So, Daniel Radcliffe has followed in fellow Harry Potter actor Rupert Grint’s footsteps and opted to play a character with extraordinary powers of the anus. But where Grint’s film, 2002’s Thunderpants, was a cheerily old-fashion kids’ movie about a heroically-gassy young boy, Radcliffe had veered into art-house territory. Well, it’s a genre renowned for being full of hot air.
Swiss Army Man stars Paul Dano (Little Miss Sunshine, Looper) as Hank, a desert island castaway who finds a corpse on the beach. Radcliffe plays the corpse, once a man named Manny, and the characterisation of the role requires him to strain very hard indeed. Because Hank discovers that Manny’s corpse is so flatulent that it can be used as a sort of smelly jet ski, which he uses to ride away from the island. Manny’s bafflingly erect penis is also used a diving rod to safety.
The film was co-written and directed by Daniel Kwan and Daniel Scheinart (whose surname undeniably makes you think of the word ‘shart’). The pair are known collectively as Daniel and together made the ludicrously taboo-busting video for “>DJ Snake & Lil Jon’s Turn Down For What’, which features a man who can break vases with his penis. Puerile humour, then, is nothing new to Daniel, though they claim their debut feature film is also about existentialism.
“It was an opportunity to express mortality and big ideas,” Scheinart has said, “but with fart jokes.” Do the two go hand-in-hand? Life, like flatulence, is loud and noisy and abrupt and eventually sputters out in a last, meaningless gasp, so perhaps they do. Yet they are many more questions about Daniel Radcliffe’s latest effort to blow Harry Potter away…
HAS HE THOUGHT THIS THROUGH?
Thunderpants was Rupert Grint’s first non-Potter movie, released the same year as The Chamber of Secrets, the second film from JK Rowling’s franchise. Rupert Grint has been away from our screens for a while now. His film career could not even be described as silent but deadly. It’s a little squeaker. Could this be the curse of the fart-based comedy? Can your career survive when you’re a glamorous film star who also reminds us of the unpalatable nature of the skin-bags we cart ourselves around in each day?
HAVE THE DIRECTORS INVENTED A NEW GENRE?
The Daniels have bigged up the inventiveness of Swiss Army Man, claiming: “It’s sort of like a mash-up of a survival film, a buddy comedy, a rom-com… [and] a sort-of musical.” Try not to gag on that thought and ask yourself: is this the first fart-house movie?
HOW PLAUSIBLE IS THE CONCEPT OF SAILING THE SEAS ON THE ARSE-WIND OF A CORPSE YOU FOUND ON THE BEACH?
At one point, Hank slurps rainwater that has collected in Manny’s mouth, which – along with the diving rod and jet-ski engine contained within his pants – proves how versatile the body is.
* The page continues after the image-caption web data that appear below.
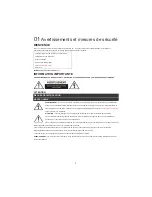 Preview for 65 page of Haier LET32T1000HFM User Manual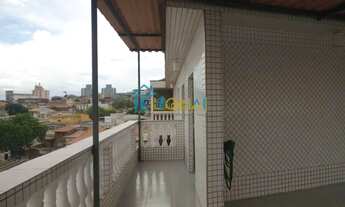 Imagem 2: Apartamento para Locação em São Paulo / SP no bairro Cangaíba REF: L3102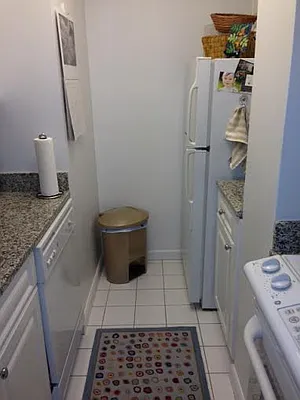 Sold by BSRG Realty | media 7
You could even call Manny a Swiss Army Man. Anyway, the point is that none of this sounds very plausible at all. And when you reach the stage where you realise not even Bear Grylls – a man who once sought shelter in the dead body of a beached seal when the camera crew filming him could have helped instead – would plumb these depths of depravity, you have crossed the line to actual madness.
AGAIN, HAS DANIEL RADCLIFFE THOUGHT THIS THROUGH?
The actor told The Hollywood Reporter: “It’s exciting, to be honest, using farts other than for comedy, like using them for plot and emotion.” Okay, Daniel, we know we called you the “Wizard Of Odd” and said you’re “Britain’s weirdest film star”, but you just described a fart as “exciting”. Are you okay? Is everything okay with you?
WILL THERE BE MORE WALK-OUTS FROM CINEMA SCREENINGS?
Oh yes, there have been walkouts. Walkouts have been reported at the Sundance Film Festival screening in Utah last week, with journalist Jeff Sneider tweeting: “Counted at least 30 walkouts within first 30 mins of the unwatchable SWISS ARMY MAN before I bailed myself at 40-minute mark. DO NOT SEE IT.” In the unlikely event the film finds widespread distribution, will it continue to cause such a stink?
COULD SWISS ARMY MAN BECOME A FUTURE CLASSIC?
The derision aimed at the movie has been loud and cheerful, but could the fullness of time sees the directors come up smelling of roses? Critics held their noses when reviewing movies Fight Club, Fear and Loathing in Las Vegas and The Shining, but all three later became cult classics. Could the same be said of Swiss Army Man? Could each blistering arse-parp be a rallying cry to a world not yet aware that it craves tales about involuntary bodily functions? Wake up and smell Dan Rad’s genius, people.